Using the records below, copy exactly the part that opens with the line holding "Крутильная или броневая" and closes with the line holding "Idiots never die - Triviador Bulgaria #", minus the pictures.

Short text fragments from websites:
Start of Block
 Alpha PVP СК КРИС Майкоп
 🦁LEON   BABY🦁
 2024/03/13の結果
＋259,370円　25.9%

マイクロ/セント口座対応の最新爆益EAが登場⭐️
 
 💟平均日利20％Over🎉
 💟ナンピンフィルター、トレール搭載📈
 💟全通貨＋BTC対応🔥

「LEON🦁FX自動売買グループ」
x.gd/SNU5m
End of Block
Start of Block
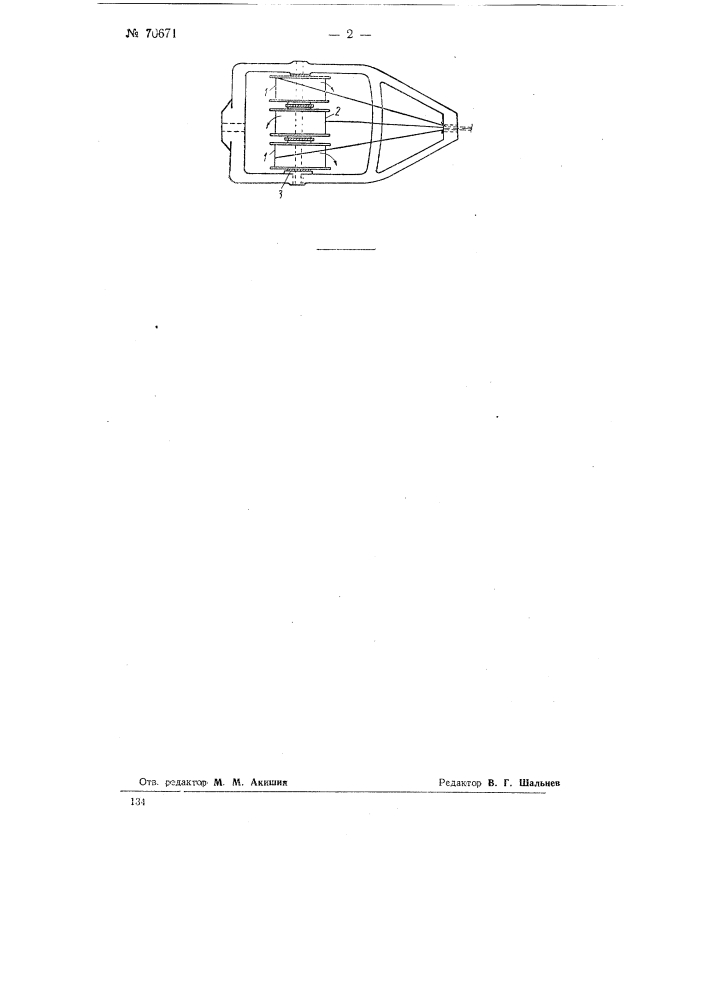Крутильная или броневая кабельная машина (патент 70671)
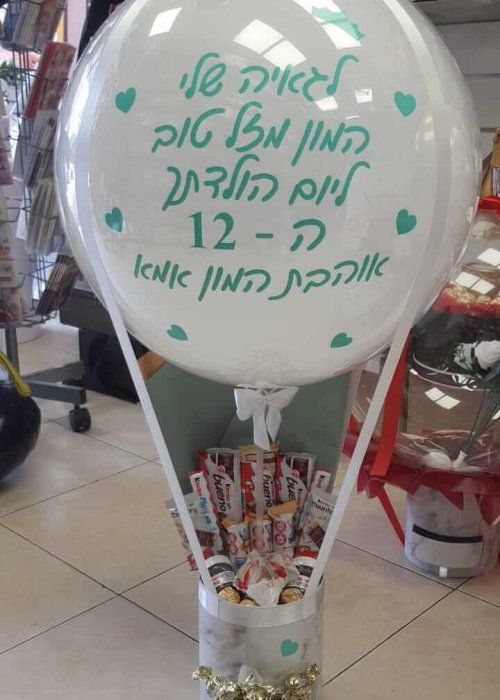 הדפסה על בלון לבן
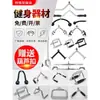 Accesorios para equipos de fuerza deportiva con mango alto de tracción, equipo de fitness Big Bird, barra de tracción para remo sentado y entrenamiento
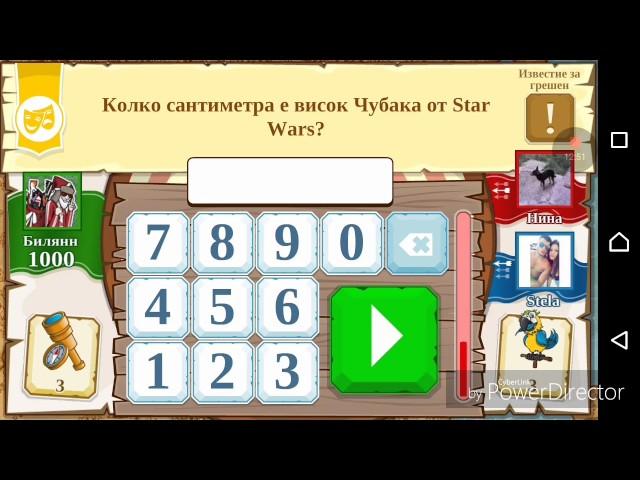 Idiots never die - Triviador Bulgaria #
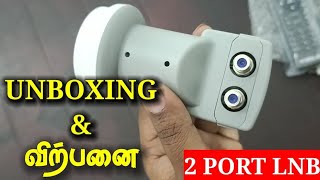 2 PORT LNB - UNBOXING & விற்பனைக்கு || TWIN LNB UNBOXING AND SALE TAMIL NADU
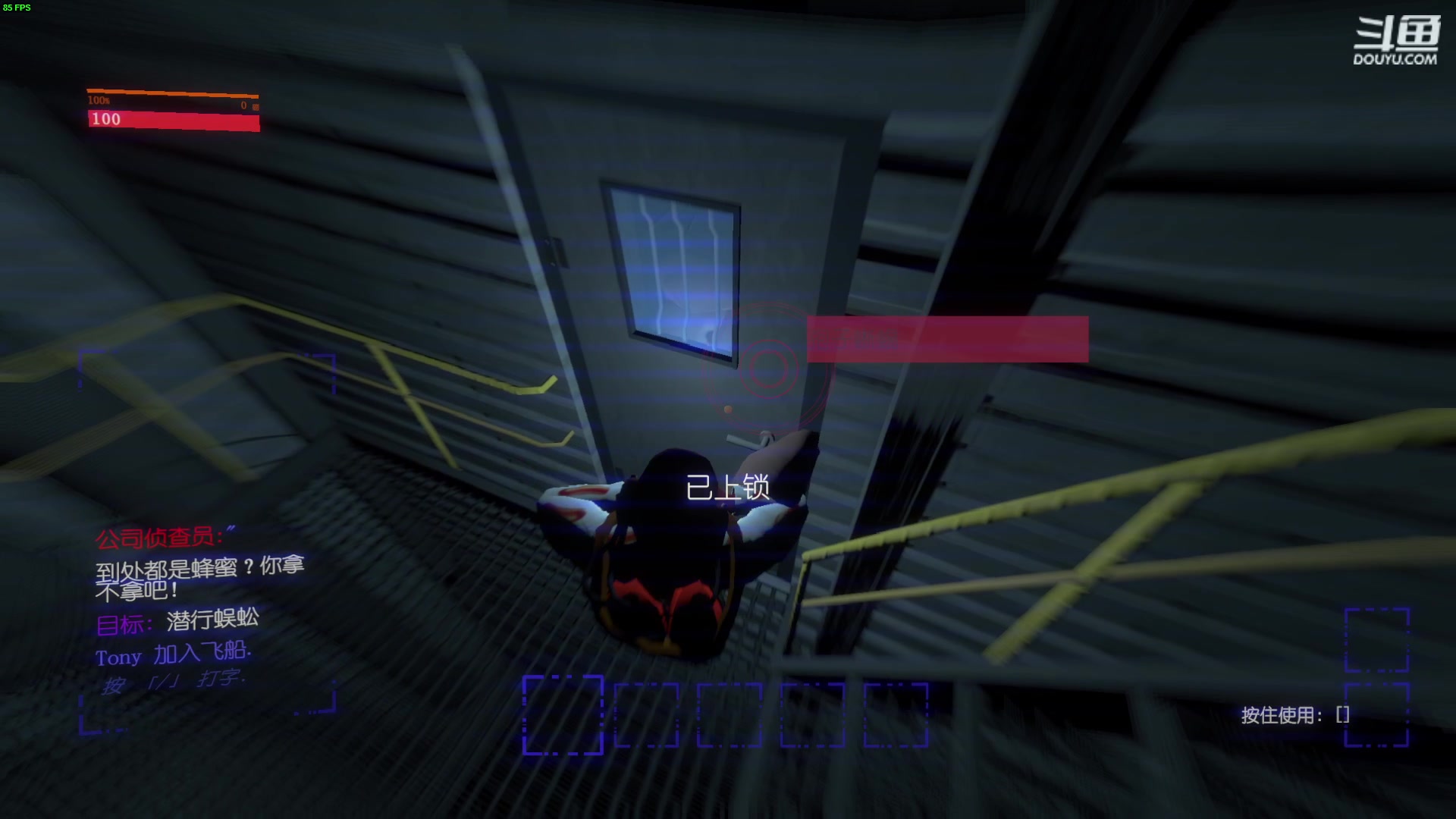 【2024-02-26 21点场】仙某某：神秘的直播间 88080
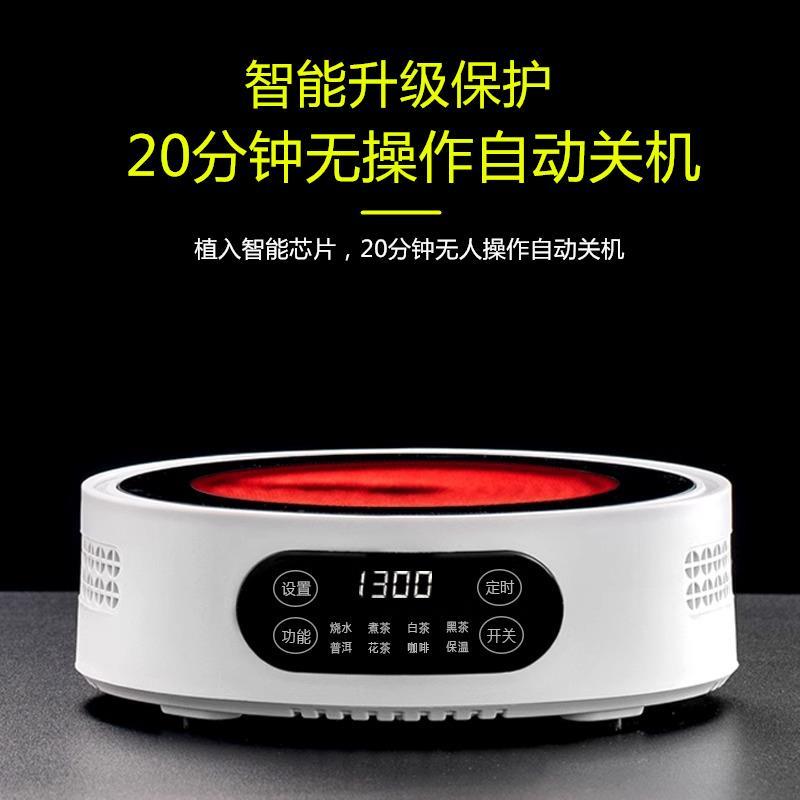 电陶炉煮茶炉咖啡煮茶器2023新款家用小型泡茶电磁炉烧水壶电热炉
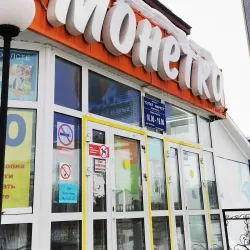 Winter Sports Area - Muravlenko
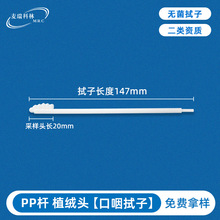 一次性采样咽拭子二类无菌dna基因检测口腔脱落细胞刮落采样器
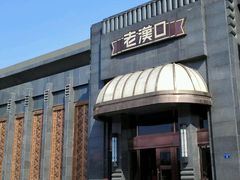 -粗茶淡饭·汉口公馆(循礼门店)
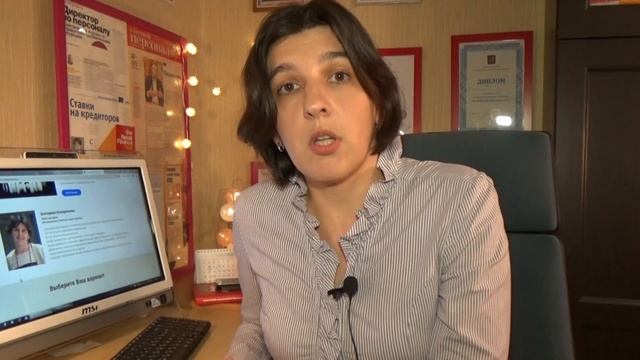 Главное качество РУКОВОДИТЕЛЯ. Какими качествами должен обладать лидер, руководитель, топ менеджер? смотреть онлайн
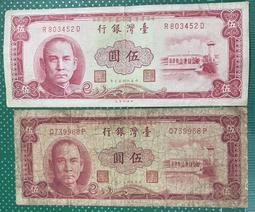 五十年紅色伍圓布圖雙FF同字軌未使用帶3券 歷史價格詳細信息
End of Block
## Result
Крутильная или броневая кабельная машина (патент 70671)
 הדפסה על בלון לבן
 Accesorios para equipos de fuerza deportiva con mango alto de tracción, equipo de fitness Big Bird, barra de tracción para remo sentado y entrenamiento
 Idiots never die - Triviador Bulgaria #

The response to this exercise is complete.